## BEGIN Provided entries

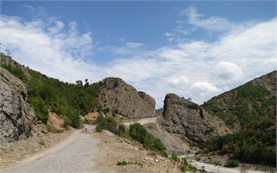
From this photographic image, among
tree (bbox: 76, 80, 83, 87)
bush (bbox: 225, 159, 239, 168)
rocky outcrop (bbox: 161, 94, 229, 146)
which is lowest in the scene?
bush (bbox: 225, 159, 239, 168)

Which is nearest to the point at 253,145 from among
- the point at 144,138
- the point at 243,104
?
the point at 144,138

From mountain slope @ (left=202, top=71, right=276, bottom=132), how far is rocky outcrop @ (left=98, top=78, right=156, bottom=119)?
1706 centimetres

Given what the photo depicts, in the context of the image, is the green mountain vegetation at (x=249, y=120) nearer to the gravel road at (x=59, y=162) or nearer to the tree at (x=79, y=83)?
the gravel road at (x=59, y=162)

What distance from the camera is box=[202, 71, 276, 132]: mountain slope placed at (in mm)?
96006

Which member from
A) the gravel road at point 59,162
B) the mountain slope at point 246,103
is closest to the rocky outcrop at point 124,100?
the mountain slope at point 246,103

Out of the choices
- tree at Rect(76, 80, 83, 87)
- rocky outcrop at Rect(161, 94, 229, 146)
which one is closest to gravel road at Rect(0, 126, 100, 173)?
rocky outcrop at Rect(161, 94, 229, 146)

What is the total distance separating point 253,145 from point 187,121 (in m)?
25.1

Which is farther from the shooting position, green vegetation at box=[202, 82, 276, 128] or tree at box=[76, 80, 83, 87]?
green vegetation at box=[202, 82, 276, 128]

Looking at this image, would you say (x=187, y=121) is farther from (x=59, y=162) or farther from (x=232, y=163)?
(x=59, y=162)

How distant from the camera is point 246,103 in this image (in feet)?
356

## END Provided entries
## BEGIN Provided entries

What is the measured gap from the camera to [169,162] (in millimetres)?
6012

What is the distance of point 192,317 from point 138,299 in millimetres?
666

## END Provided entries

(Work required)
Please pull out every line in the listing that contains the word "farther". Case counts, so a line matches only if the capitalization is the same.

(Solution to this task)
Which is farther from the shooting position, green vegetation at box=[202, 82, 276, 128] or tree at box=[76, 80, 83, 87]?
Looking at this image, would you say (x=187, y=121) is farther from (x=59, y=162) or farther from (x=232, y=163)?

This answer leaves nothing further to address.